## THE PROBLEM
Rewrite the records below, changing each "located at" to "positioned at" and keeping everything else the same. Leave the pictures out of your answer.

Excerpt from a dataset
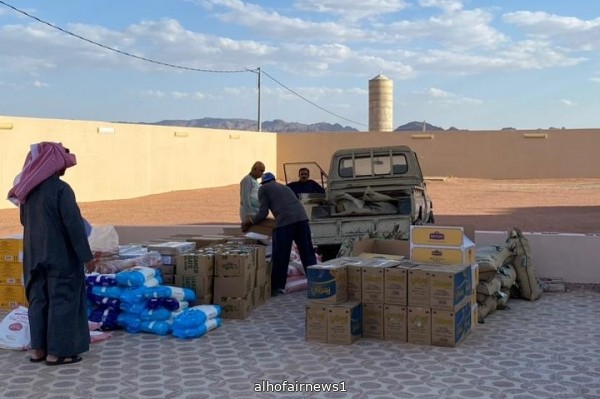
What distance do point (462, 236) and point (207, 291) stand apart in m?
2.87

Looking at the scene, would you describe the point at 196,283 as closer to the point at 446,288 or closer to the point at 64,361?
the point at 64,361

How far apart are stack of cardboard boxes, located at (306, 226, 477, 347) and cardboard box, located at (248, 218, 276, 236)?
2.74m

## WRITTEN ANSWER
What distance do point (462, 236) and point (207, 291) stand apart in m?
2.87

Looking at the scene, would you describe the point at 196,283 as closer to the point at 446,288 or closer to the point at 64,361?
the point at 64,361

How far apart are stack of cardboard boxes, positioned at (306, 226, 477, 347) and cardboard box, positioned at (248, 218, 276, 236)?
2.74m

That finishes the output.